Nigel Gladstone reports for The Sydney Morning Herald
Details of the 57,500 times police recorded the use of force in the community between 2014 and 2018 have been released under freedom of information laws, detailing where, when ad the reasons that officers deemed the use of force necessary.
The state’s 16,800 police are required to record every time they draw a Taser or use force against a person in the Computerised Operational Policing System (COPS) database. There are more than 100 descriptions of events they can use, including “Public Mischief” and “Armed/Disguised With Intent”.

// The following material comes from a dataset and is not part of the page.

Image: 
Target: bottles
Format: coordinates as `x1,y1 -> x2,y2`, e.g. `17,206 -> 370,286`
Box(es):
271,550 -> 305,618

Using force is a necessary part of policing and does not indicate police misconduct.
NSW Police use an escalating series of options, including force to respond to a suspect’s behaviour.
Use of excessive force is one of the most common complaints raised by clients at Redfern Legal Centre’s police accountability advice clinic, head of the division, Samantha Lee, said.

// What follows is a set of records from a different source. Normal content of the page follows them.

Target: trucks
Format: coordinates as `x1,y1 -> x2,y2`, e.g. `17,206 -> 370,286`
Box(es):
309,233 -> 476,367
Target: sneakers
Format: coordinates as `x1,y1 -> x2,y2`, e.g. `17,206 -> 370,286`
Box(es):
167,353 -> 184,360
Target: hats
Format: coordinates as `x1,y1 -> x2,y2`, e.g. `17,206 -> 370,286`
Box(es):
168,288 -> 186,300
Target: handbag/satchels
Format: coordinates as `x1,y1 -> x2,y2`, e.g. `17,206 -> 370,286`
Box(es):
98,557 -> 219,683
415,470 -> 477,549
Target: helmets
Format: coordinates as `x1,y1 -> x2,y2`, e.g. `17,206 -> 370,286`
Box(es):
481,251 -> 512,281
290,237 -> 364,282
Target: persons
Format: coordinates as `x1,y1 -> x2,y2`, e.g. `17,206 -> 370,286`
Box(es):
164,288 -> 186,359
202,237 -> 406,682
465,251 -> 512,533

“unfortunately, the cases we see suggest that some police are relying on the use of excessive force as routine procedure,” Ms Lee said.
“A common story is: police get called to an incident of threatened self-harm and they are asked to detain and convey the person to a mental-health facility,” Ms Lee said. “The person at the scene is in a high state of distress and shocked when the police turn up on their doorstep. This is a situation that often escalates from verbal instruction to either physical restraint or sometimes the use of a Taser or firearm.”
Mental-health issues were the second most common category flagged by officers when self-reporting use-of-force incidents. Officers responded to 243,181 mental health related events between 2014 and 2018, using force about 5 per cent of the time, in 13,394 cases.
“NSW is becoming increasingly reliant on police responses [to mental health issues] rather than support or treatment in a health setting,” a spokesperson for the NSW Police Association said. “NSW spends less per capita on community-based mental health care than any other state or territory.”